[ This article was first published in the January, 2004, issue of
Larry’s Final Cut Pro Newsletter. Click here to subscribe.
Updated June 12 & 18, 2004
with info on the Device Control window and Downmix button. ]
All versions of Final Cut only support two-channel audio input. However, new with FCP 4 is multi-channel output.
While we CAN’T send an audio track to more than one output channel at the same time, we CAN send any audio track to any output channel. And we can create any even number of audio output channels — from two to 24.
Keep in mind, however, that DV output only supports two channels. So, you’ll need extra hardware, like an AJA I/O box or Black Magic card, to get more than two audio channels out.
I recently got to test this with a project requiring 4-channel audio output to a DigiBeta deck, and I discovered there are several different settings that need to be changed:
- Sequence settings (Command – zero)
- Audio Outputs for each Audio Track
- AV Device Control settings
- Downmix setting on the Audio Mixer
Here’s the process. First, set the number of audio output channels:
- For EXISTING sequences, go to:
Sequence -> Sequence Settings -> Audio Output tab
- For FUTURE sequences, (in other words, to make this a standard setup for your FCP system) go to:
Final Cut Pro -> Audio/Video Settings -> Sequence settings -> Audio output tab
- From the pop-up menu, select the number of audio outputs you need (in this example, we’ll use eight). Note that outputs appear in pairs.
- Then, set each output pair to either Stereo (the default) or Dual Mono, then close the dialog box.Stereo automatically pans the odd numbered channel to the left and the even number channel to the right. Dual mono pans both tracks center. If there is NO relationship between the audio on the channels, use Dual Mono. Otherwise, Stereo is great. Leave the level settings at zero for Stereo or -3 for Dual Mono.
- Now, to assign an audio track to a particular output channel, go back to your current timeline and CONTROL-click in the small space between the patch panel and the padlock.
- In the pop-up menu, select “Audio Outputs” and drag over to the channel(s) you want to assign your audio track. In the screen shot above, we are mapping track one to output one and two. Notice that stereo pairs are listed together (i.e. 1 & 2 and 5 & 6), while dual mono channels are listed separately (i.e. 3, 4, 5 and 6).
- In this example, we are assigning audio track 3 to audio output seven, which is a dual mono track.
Hidden deep within the A/V Settings preference window is the last setting you need to make. And this one took me a while to find.
Go to: Final Cut Pro > Audio/Video Preferences > Device Control Presets.
Select the preset for the deck or camera you are using.
If you are using a DV device, the “Audio Mapping” option will be grayed out.
However, if you are using a multi-track device, and you’ve made the rest of the settings in this article, the Audio Mapping option will be active.
Select the number of channels you want to output, in the case of the DigiBeta I mentioned at the beginning of this article I set it to four, and you are ready to go.
When you are editing, your multiple channels of audio are normally “down-mixed” to two channels so you can hear them through your speakers.
When it is time to output, though, you need to turn this downmix setting off, otherwise, all your channels will output to two channels.
To do this, open the audio mixer and click the Downmix button so it does NOT glow dark gray.
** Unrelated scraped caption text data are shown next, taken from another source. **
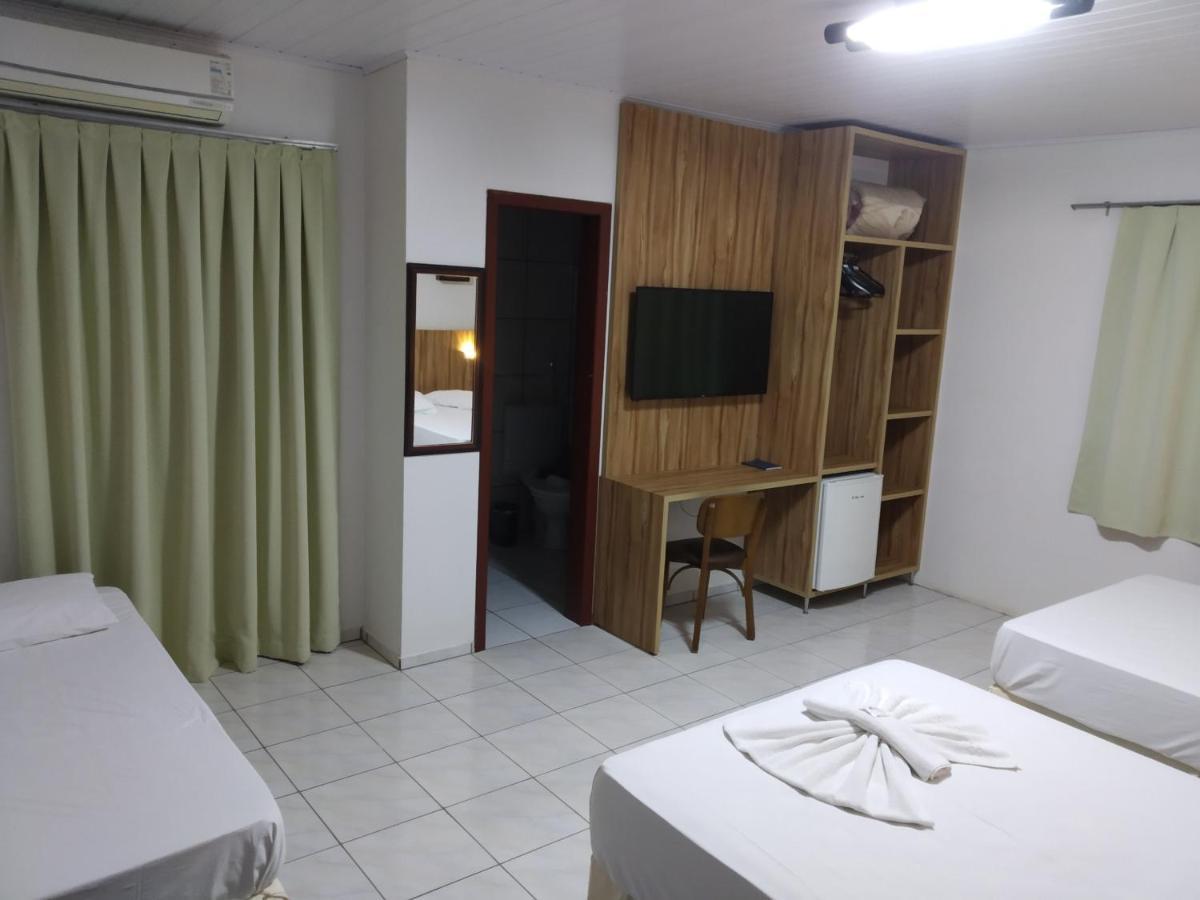 Hotel Iguacu Dionísio Cerqueira Exteriör bild
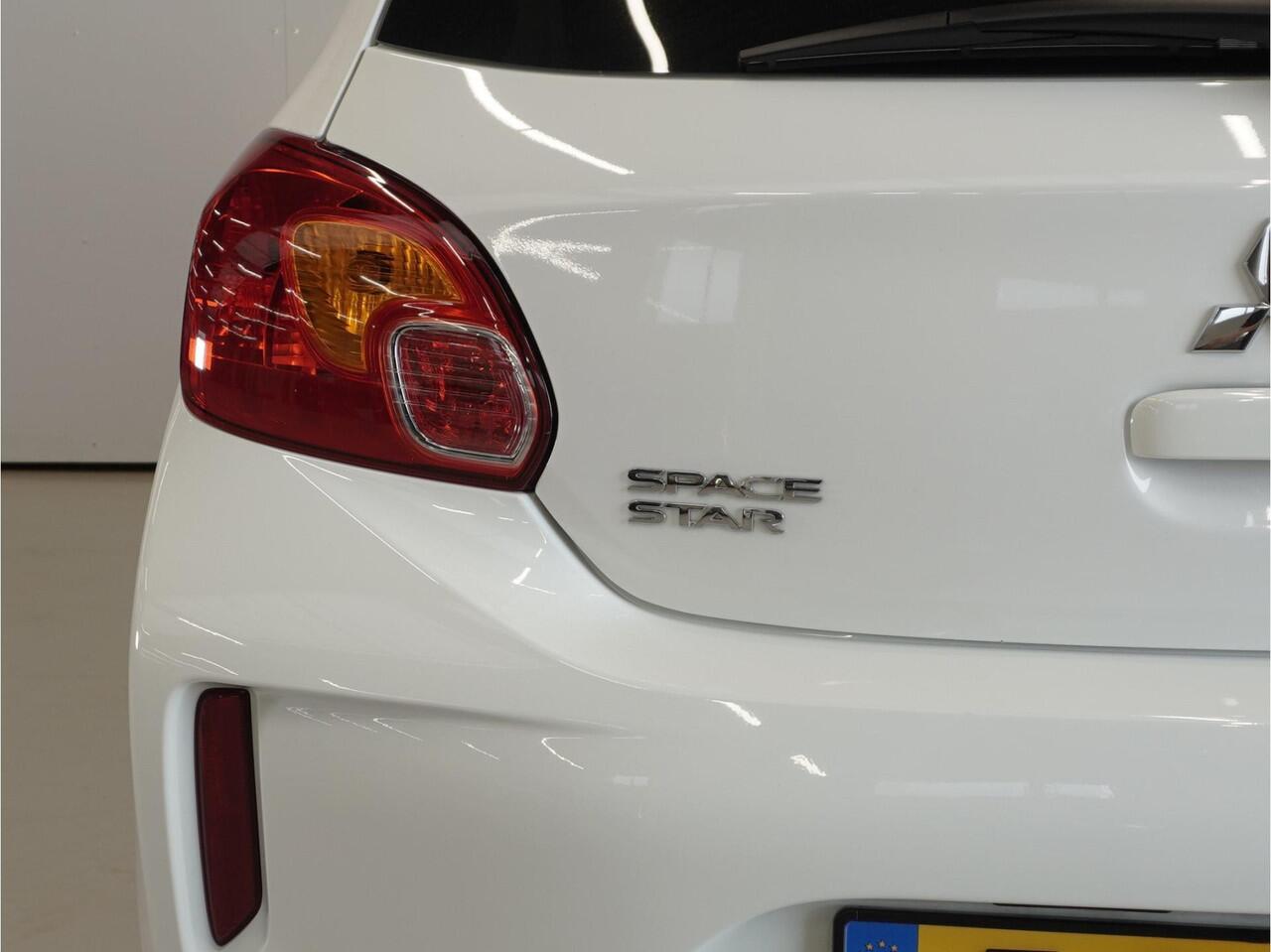 Mitsubishi SPACE STAR 1.2 Connect+ | Android Auto / Apple Carplay | Garantie tot 18-09-2031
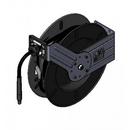 T&S Brass Black 1/2 in. FNPT Hose Reel in Black 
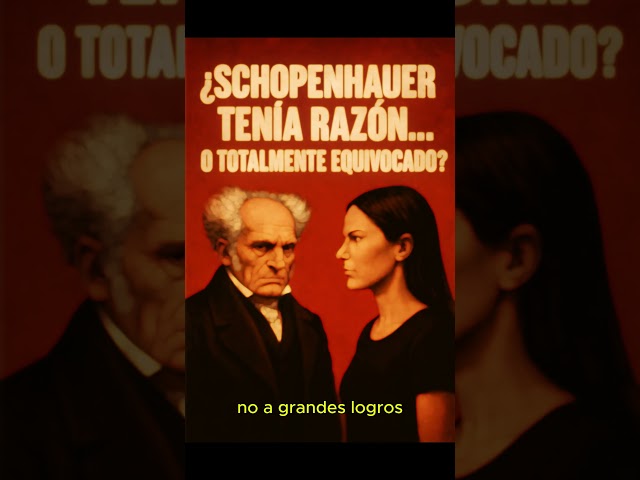 Vídeo relacionado con Ensayo sobre las mujeres de Arthur Shopenhauer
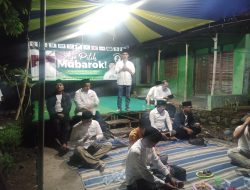 Kampanye di Desa Bening Gondang, Gus Barra Jelaskan Pentingnya Warisan Ilmu Pada Generasi.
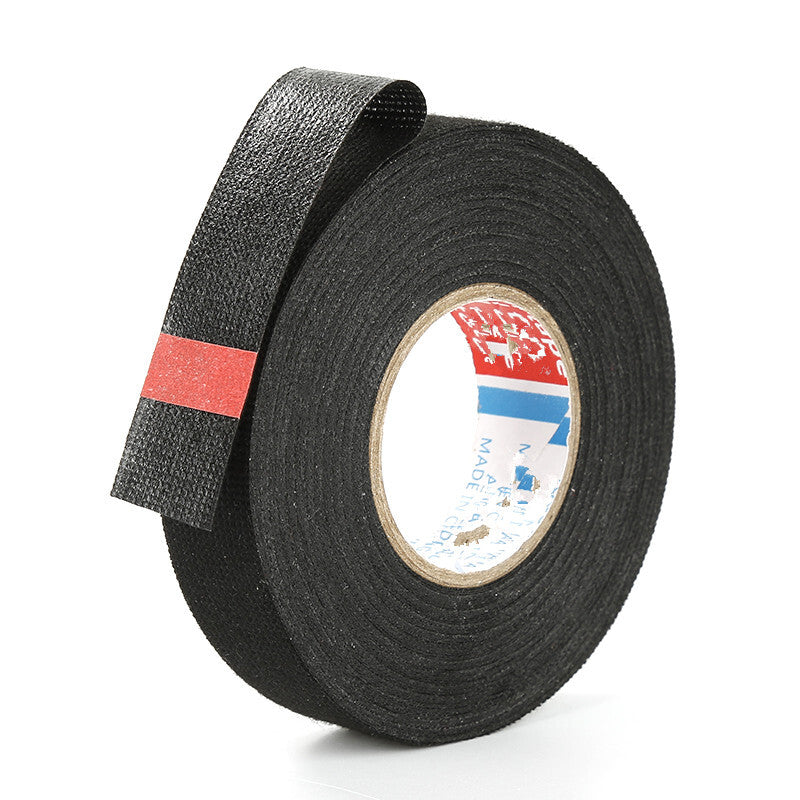 2x Car Waterproof Heat-resistant Cable Harness Wiring Loom Electrical Heat Tape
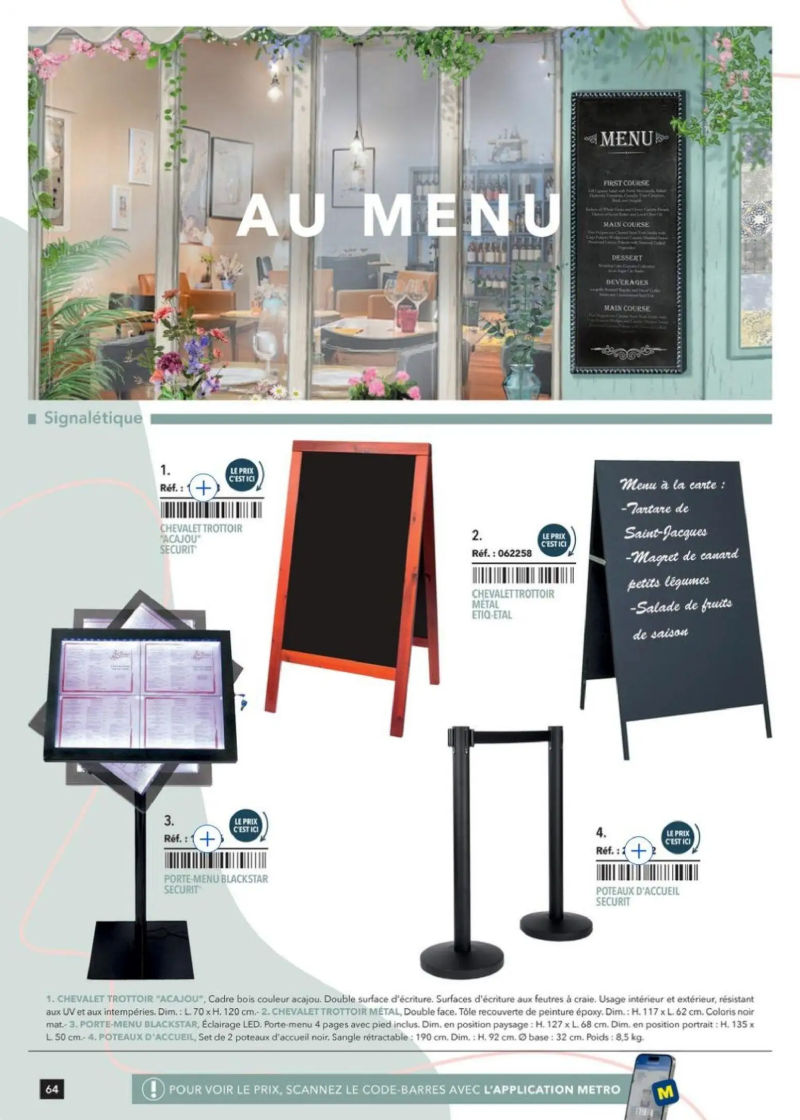 Metro catalogue du 09/01 – page 64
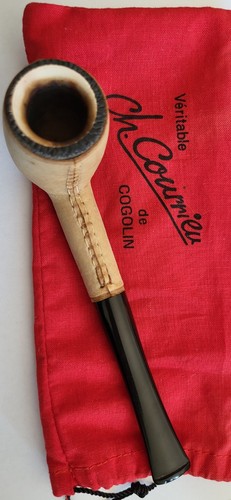 Ancienne pipe courrieu - pipe,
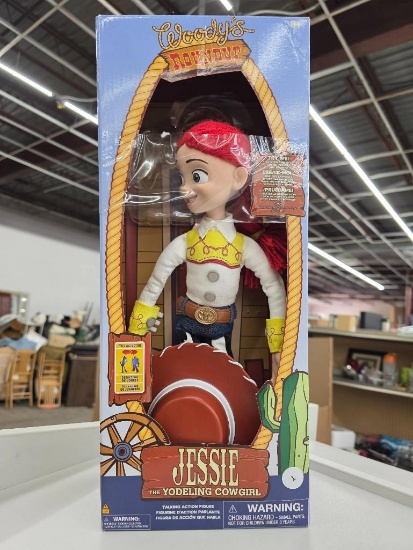 Jessie the Yodeling Cowgirl Doll From Toy Story  Missing Pull String
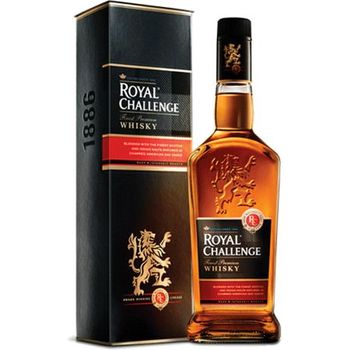 Royal Challenge Whisky 750ml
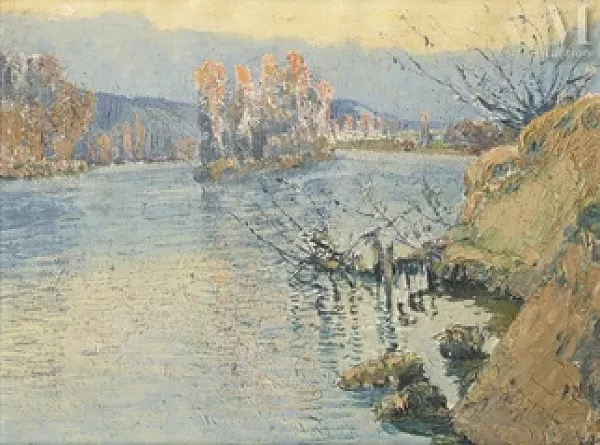 L'île Corday à Vernon
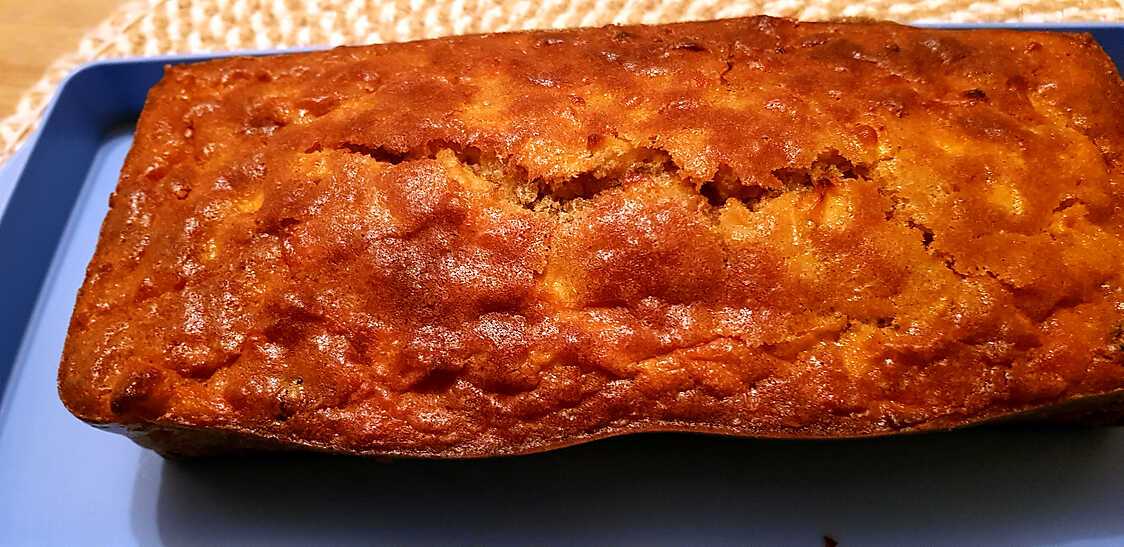 Recette De Moelleux Pommes Cannelle Par Fanfan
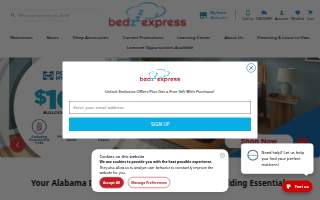 Bedzzz Express of Pell City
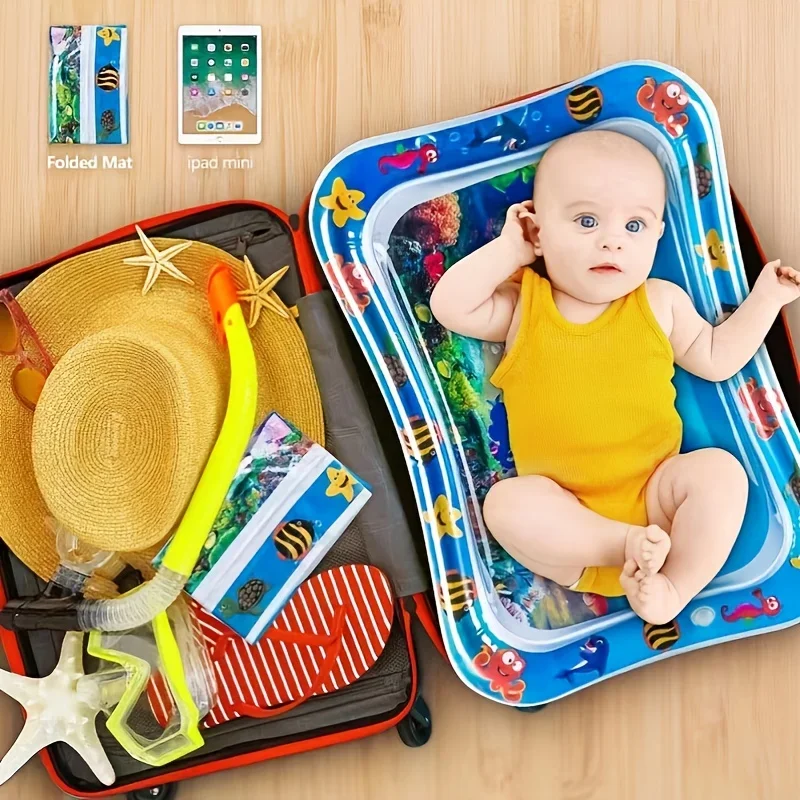 Infinno Inflatable Tummy Time  - Baby Nursery Cushion บทวิจารณ์และราคา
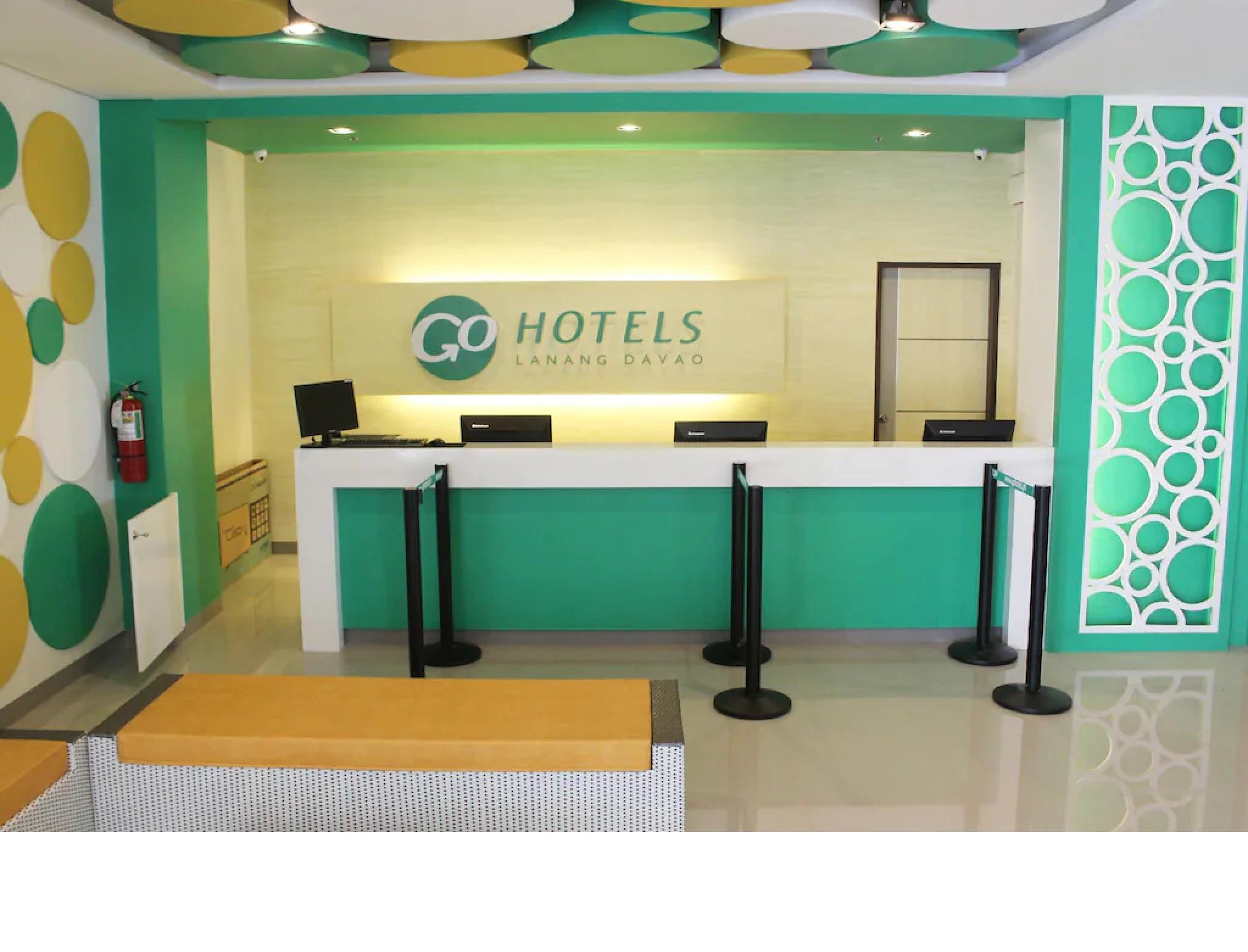 Go Hotels Lanang - Davao Exterior foto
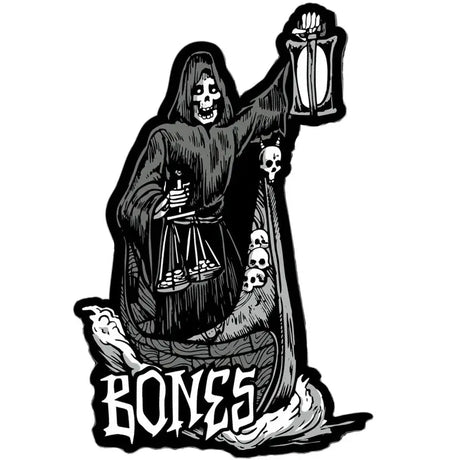 4" Reaper Assorted Skateboard Sticker 2024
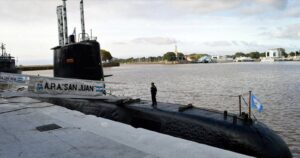 Buque chileno detectó ubicación del ARA San Juan a 20 días de desaparecer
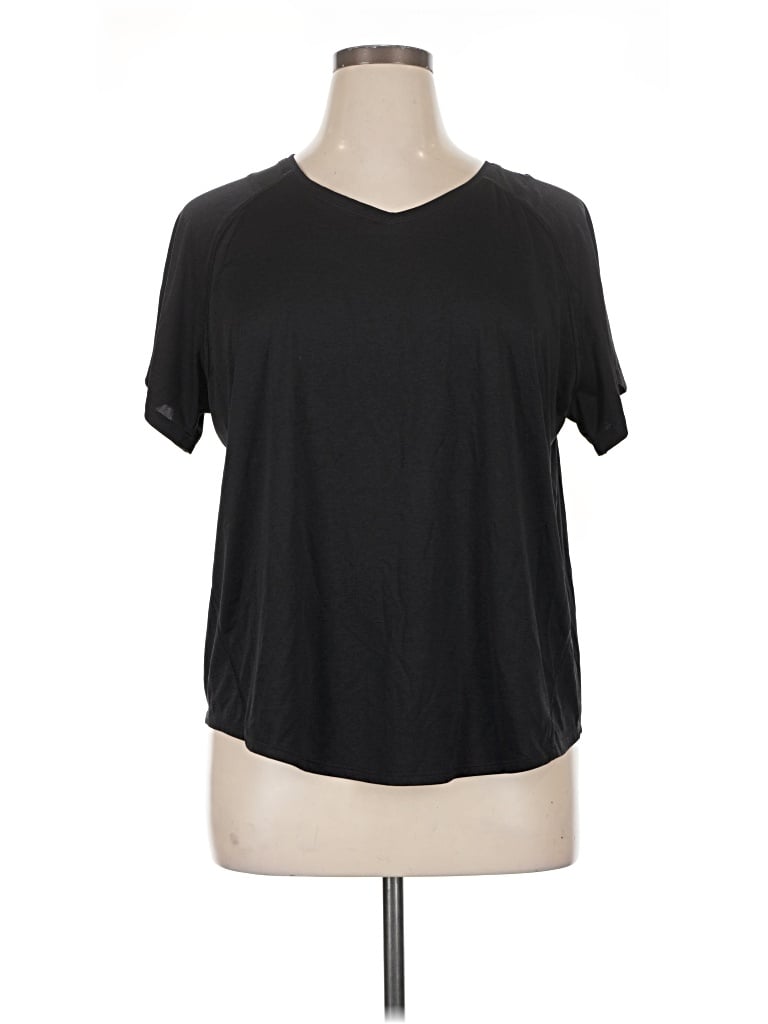 Pre-owned Tek Gear Short Sleeve T-shirt In Black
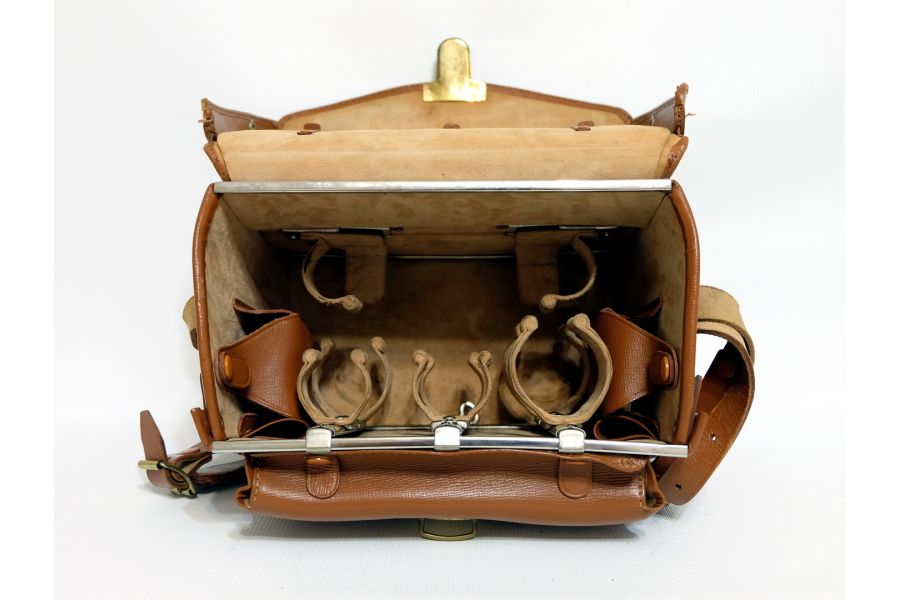 Кофр Omnica кожа (Germany, 1954)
When you play your sequence, watch the audio mixer output channels to verify that all channels are outputting.
The advantage to this output flexibility is that you can reorganize your audio tracks as necessary, or feed multiple tracks to the same device, without having to do multiple passes through your sequence.
For example, this works well when you need to do a multiple output to video tape or DA-88, or if you want to control track mapping for audio export to ProTools through OMF.